As mentioned the road to the top of the hill is still gated; I prowled around a bit on the fringes of yet another new housing development (typically California crammed-in) and still couldn’t find access to the top so I moved south a mile to the intersection of Clay Bank Road and Air Base Parkway and found a way into the compound. The old admin area – hard by the parkway – is very decrepit now and unoccupied; there were several large dumpsters scattered about full of particle board and the like. To the immediate northeast are the Solano County Detention Center and the Solano County Department of Education/Golden Hills Education Center.

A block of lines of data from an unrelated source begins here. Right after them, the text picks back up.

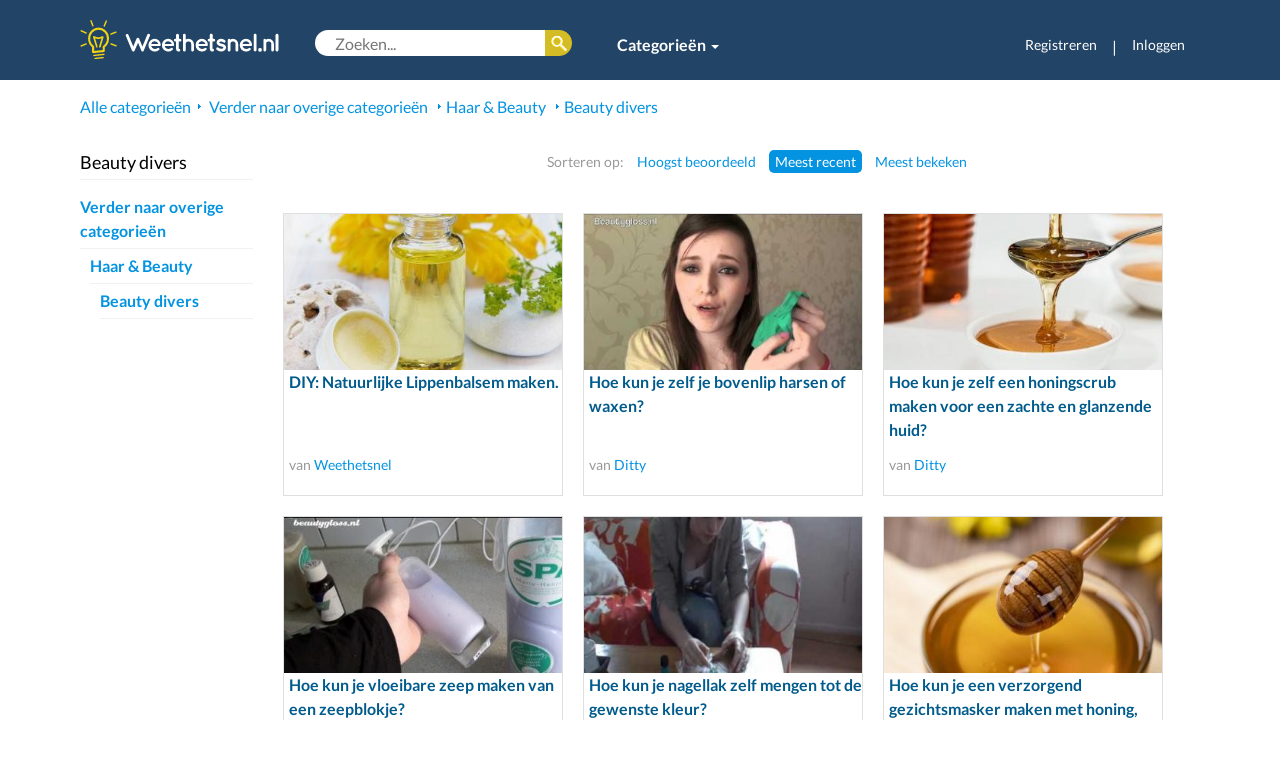

--- FILE ---
content_type: text/html; charset=utf-8
request_url: https://www.google.com/recaptcha/api2/aframe
body_size: 269
content:
<!DOCTYPE HTML><html><head><meta http-equiv="content-type" content="text/html; charset=UTF-8"></head><body><script nonce="VU9kDeaQ0RWAq2N8zsYxlg">/** Anti-fraud and anti-abuse applications only. See google.com/recaptcha */ try{var clients={'sodar':'https://pagead2.googlesyndication.com/pagead/sodar?'};window.addEventListener("message",function(a){try{if(a.source===window.parent){var b=JSON.parse(a.data);var c=clients[b['id']];if(c){var d=document.createElement('img');d.src=c+b['params']+'&rc='+(localStorage.getItem("rc::a")?sessionStorage.getItem("rc::b"):"");window.document.body.appendChild(d);sessionStorage.setItem("rc::e",parseInt(sessionStorage.getItem("rc::e")||0)+1);localStorage.setItem("rc::h",'1769452674471');}}}catch(b){}});window.parent.postMessage("_grecaptcha_ready", "*");}catch(b){}</script></body></html>

--- FILE ---
content_type: text/css
request_url: https://weethetsnel.nl/css/content/categorie/details.css
body_size: 514
content:
#categories-childs,
#categories-parents {
  padding: 0;
  margin: 0;
  list-style: none;
}
#categories-parents {
  margin-bottom: 5px;
}
#categories-parents li {
  padding: 5px 25px 5px 0;
  border-bottom: solid 1px #f1f1f1;
  position: relative;
}
#categories-parents li a {
  font-weight: 700;
  font-size: 1rem;
  line-height: 1.5em;
}
.categories-parents-close {
  position: absolute;
  right: 0;
  top: 7px;
  background: url(../../../images/icons/16/cross_alpha.png) no-repeat;
  width: 16px;
  height: 16px;
}
.categories-parents-close span {
  display: none;
}
#categories-childs li a {
  font-size: 0.875rem;
  line-height: 1.5em;
}
.inst-more {
  padding: 33px 3px;
  float: left;
  width: 184px;
  text-align: center;
  color: #005b8c;
}
#alternative h3 a,
#subcategories h3 a {
  /*color: #559f56;*/
  color: #0393e1;
}
#alternative h3 a:hover,
#subcategories h3 a:hover {
  color: #23527C;
}
.inst-more span {
  background: url(../../../images/arrows/blue_right_4.png) right center
    no-repeat;
  padding-right: 38px;
  font-size: 28px;
  line-height: 1.5em;
}
#alternative {
  margin-bottom: 20px;
}
#alternative .inst-x2 {
  width: 30%;
  float: left;
  margin-right: 20px;
}
#helpus {
  background: url(../../../images/logos/helpus.png) 15px 15px no-repeat #ecf5f9;
  padding: 15px 15px 15px 130px;
  -moz-border-radius: 5px;
  border-radius: 5px;
  -webkit-border-radius: 5px;
  margin-bottom: 40px;
}
.inst-y {
  width: 33%;
}
@media (max-width: 990px) {
  .col-md-7 {
    margin-top: 25px;
  }
}
@media (max-width: 761px) {
  #alternative .inst-x2 .inst-thumb {
    position: inherit;
  }
  #alternative .inst-x2 {
    padding-left: 0;
  }
}
@media (max-width: 669px) and (min-width: 460px) {
  .col-md-7 .clear:after {
    clear: none;
  }
  .clearTwo:after,
  .clearTwo:before {
    content: '.';
    display: block;
    height: 0;
    overflow: hidden;
  }
  .clearTwo:after {
    clear: both;
  }
  .inst-y {
    width: 48% !important;
    margin-left: 1%;
    margin-right: 1%;
  }
  .inst-y p {
    width: 100%;
  }
  .inst-thumb {
    width: 100% !important;
  }
  #alternative .inst-x2 {
    width: 40%;
    margin-right: 5%;
  }
  .mobileDisable {
    display: none;
  }
}
@media (max-width: 1199px) and (min-width: 992px) {
  .inst-y p {
    width: 90%;
  }
  .inst-y .inst-thumb {
    width: auto;
  }
}
@media (max-width: 459px) {
  .inst-thumb,
  .inst-y {
    width: 100% !important;
  }
  .inst-y p {
    width: 100%;
  }
  #alternative .inst-x2 {
    width: 100%;
    margin-right: 0;
  }
}
@media (max-width: 780px) {
  .col-sm-6 {
    width: 100%;
  }
}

The magazines are to the north, now used by the Fairfield-Suisun Unified School District for schoolbus maintenance and parking. They put the buses right on top of the magazines/launchers; the assembly building’s in place –modified by an add-on – and the fueling area’s still in the right spot but all of the berms were leveled.


Wed 13 Mar 02

T-53 Potrero Hills - Both components are southwest of Travis on Explosives Technology Road; when I was here last Explosive Technologies owned and operated the facility and the president himself gave me a quick tour.

However, since then a company named OEA acquired the operation and continued using it for the storage and manufacturing of airbag initiators and canopy shattering systems (in some aircraft you have to blow the canopy glass before ejecting through the frame). Autoliv, a Swedish company, acquired OEA in 2000; it listed the latter as "the world’s second largest manufacturer of airbag initiators with production last year of 32 million such ignitors. In addition, OEA manufactures inflators for airbags and aerospace products." OEA’s headquarters were in Denver; it had other facilities in Colorado, Utah and France.

So what did I find at the top of the drive? Intact buildings by the gate and a big "Goodrich Aerospace" sign. The guard said Goodrich bought out the operation some time ago; seeing as it was pushing five and there was a steady stream of workers pouring out I decided against requesting a quick visit.

T-53 was the only Travis site to have both components in the same general area; the IFC was at the top of the hill to the west of the battery area. You can see the remains of the IFC – a couple of buildings and some plats – as you drive into the facility. According to the guard one of the magazines still has a building over the elevator but the other two elevators are now inoperative. The site was of 1B2C/12-launcher configuration, operated by B/436th (/58-9/58) and B/1/61st (9/58-1/59).

T-33 Dixon/Lambie – This was the first operational Ajax site in the Travis Defense and as such was a temporary set-up with just enough concrete to anchor the rails and 12 launchers. I stumbled across a photo of it somewhere along the line; the only permanent components were the few foundations.

The IFC’s at Lambie Road and Goose Haven, is partially intact and serves as the Delta Conservation Camp, operated by the California Department of Forestry & Fire Protection and the California Department of Corrections. The street address is 6246 Lambie Road; the site is in excellent shape with some mods to the buildings.

The magazine/launcher fac is at Lambie Road and Rithell about a mile to the north-northwest and is completely gone and in agricultural use with only a couple of berms remaining. The California State Department of Health Services has several buildings alongside; D/436th (/578-9/58), D/1/61st (9/58-1/59) manned the site.